The thoughts of Matt Olson, a systems thinker, hacker, and social entrepreneur, on retooling consumer culture

The Dirty Kids


The increasing size of the homeless population downtown has become a hot button political issue for Chico, and one that divides the candidates for the City Council election tomorrow. At the League of Women Voters forum on October 15th, I saw two very distinct points of view represented.

The first was best illustrated by the comments of Sean Morgan, perhaps the most plain spoken conservative of the group advocating for new laws against objectionable behavior. In response to a question about what the city should do about the homeless “situation” downtown, Mr. Morgan replied, “My take is to give the police department the tools it needs—the misdemeanor vagrancy and panhandling laws they’ve asked the council for before and been denied. We have terrific resources for the disabled—the Jesus Center, the Torres Center, that help people get traction as long as they’re making progress, and they do a great job.
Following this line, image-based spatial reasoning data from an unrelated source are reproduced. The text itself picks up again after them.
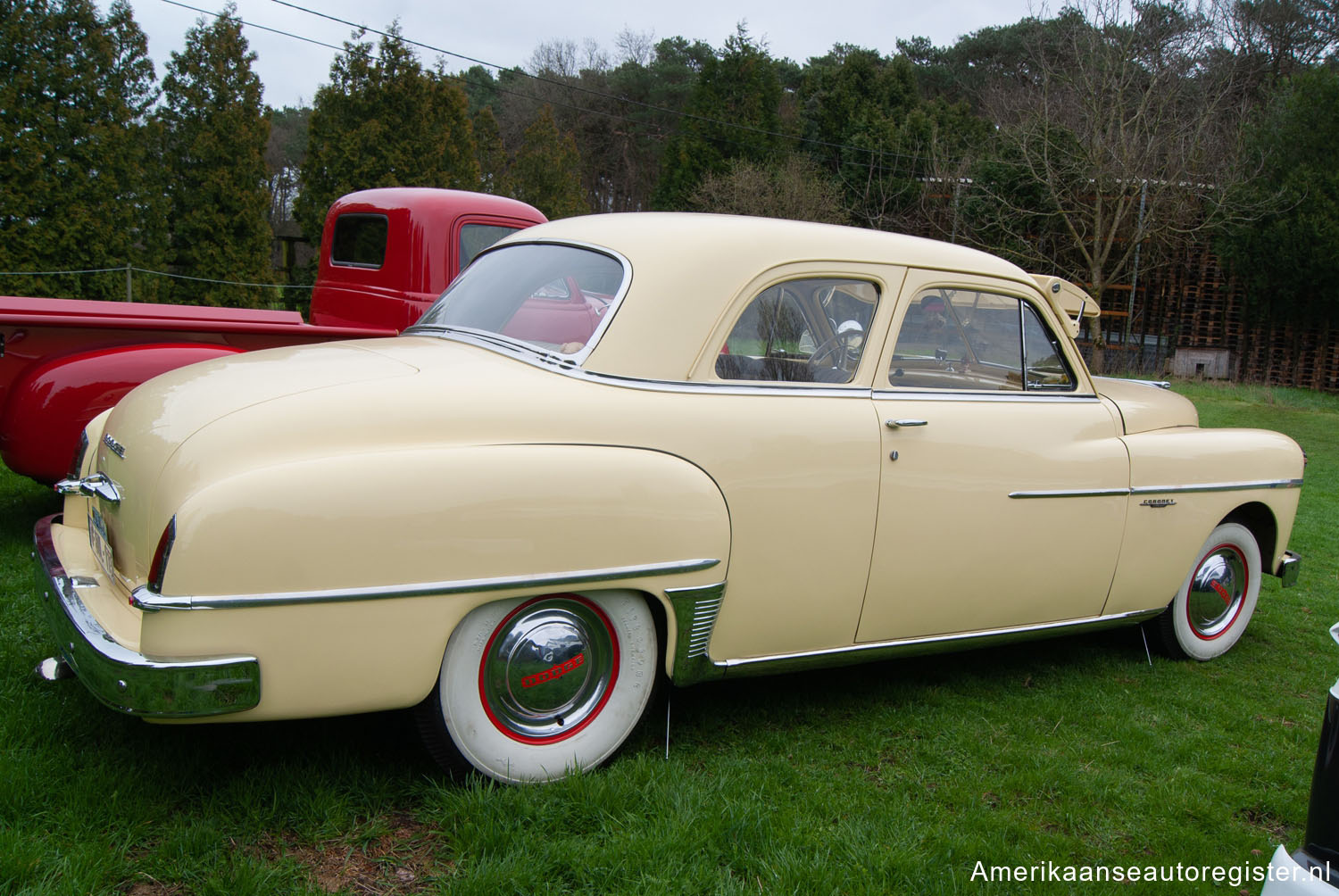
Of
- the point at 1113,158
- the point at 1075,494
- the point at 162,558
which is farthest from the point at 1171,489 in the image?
the point at 1113,158

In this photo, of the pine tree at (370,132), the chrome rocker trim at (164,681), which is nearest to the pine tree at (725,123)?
the pine tree at (370,132)

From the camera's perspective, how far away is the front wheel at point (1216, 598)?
4305 mm

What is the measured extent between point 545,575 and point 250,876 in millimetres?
933

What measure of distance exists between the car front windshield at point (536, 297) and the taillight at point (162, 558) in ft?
3.84

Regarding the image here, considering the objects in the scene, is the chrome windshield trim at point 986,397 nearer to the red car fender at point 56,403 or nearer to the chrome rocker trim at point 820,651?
the chrome rocker trim at point 820,651

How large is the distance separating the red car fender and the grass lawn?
64 cm

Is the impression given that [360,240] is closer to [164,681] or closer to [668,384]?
[668,384]

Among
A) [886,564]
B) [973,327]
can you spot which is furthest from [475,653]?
[973,327]

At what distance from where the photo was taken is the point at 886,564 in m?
3.22

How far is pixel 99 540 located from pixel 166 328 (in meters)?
2.15

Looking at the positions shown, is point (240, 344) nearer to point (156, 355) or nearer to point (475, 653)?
point (156, 355)

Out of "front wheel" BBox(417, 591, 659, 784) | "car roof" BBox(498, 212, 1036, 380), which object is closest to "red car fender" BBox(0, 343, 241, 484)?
"car roof" BBox(498, 212, 1036, 380)

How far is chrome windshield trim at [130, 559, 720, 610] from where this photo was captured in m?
2.18

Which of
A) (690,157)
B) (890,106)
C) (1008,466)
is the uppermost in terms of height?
(890,106)
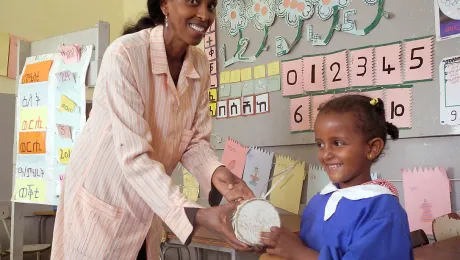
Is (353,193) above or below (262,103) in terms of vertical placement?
below

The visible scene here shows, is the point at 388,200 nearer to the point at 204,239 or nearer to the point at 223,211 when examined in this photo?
the point at 223,211

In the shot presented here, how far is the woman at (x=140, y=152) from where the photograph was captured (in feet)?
3.21

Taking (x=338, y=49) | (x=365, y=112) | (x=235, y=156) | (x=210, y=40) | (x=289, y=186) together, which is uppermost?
(x=210, y=40)

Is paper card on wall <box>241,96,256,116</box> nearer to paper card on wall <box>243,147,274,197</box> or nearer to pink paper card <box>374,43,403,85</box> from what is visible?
paper card on wall <box>243,147,274,197</box>

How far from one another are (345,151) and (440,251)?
0.43 metres

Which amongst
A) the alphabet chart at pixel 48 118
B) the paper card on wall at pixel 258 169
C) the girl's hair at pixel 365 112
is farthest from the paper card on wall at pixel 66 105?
the girl's hair at pixel 365 112

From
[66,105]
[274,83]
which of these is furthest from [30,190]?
[274,83]

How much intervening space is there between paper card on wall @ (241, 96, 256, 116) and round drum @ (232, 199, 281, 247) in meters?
1.18

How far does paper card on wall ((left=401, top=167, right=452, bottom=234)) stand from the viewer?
1511 millimetres

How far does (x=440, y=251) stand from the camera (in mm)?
1182

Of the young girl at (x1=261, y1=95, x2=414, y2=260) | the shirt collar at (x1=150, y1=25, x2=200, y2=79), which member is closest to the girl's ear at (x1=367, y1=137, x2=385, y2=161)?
the young girl at (x1=261, y1=95, x2=414, y2=260)

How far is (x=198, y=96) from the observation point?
1263 millimetres

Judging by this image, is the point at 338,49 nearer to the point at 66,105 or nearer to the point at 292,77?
the point at 292,77

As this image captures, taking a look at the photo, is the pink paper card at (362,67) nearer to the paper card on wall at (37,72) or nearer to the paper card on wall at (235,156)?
the paper card on wall at (235,156)
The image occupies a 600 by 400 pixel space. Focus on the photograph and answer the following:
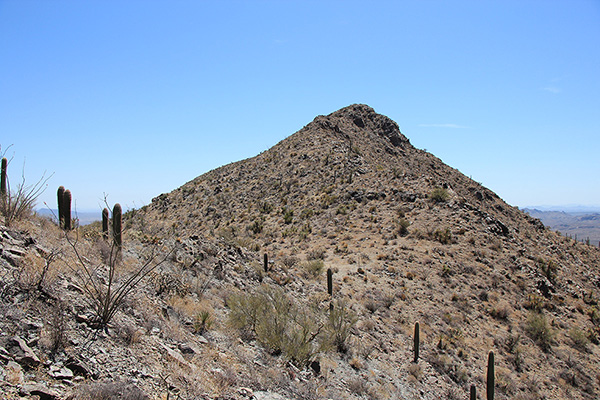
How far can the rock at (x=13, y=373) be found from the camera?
14.8 feet

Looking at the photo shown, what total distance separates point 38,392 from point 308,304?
1085 cm

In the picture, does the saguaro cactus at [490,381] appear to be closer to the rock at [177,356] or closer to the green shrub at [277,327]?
the green shrub at [277,327]

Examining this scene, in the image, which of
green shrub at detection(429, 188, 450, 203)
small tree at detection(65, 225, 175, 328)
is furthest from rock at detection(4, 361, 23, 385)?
green shrub at detection(429, 188, 450, 203)

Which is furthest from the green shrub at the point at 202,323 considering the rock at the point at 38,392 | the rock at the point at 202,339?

To the others, I would like Chico to send a clear message, if you want to come to Chico to learn, add value and make progress, you’re welcome here, but if you’re here solely to party or bask endlessly in the generosity of our nonprofits, we ask that you move along.” That’s how you say “run ‘em out of town, boys” in 2012. The audience reacted with hushed gasps of shock on one side and beaming pride on the other.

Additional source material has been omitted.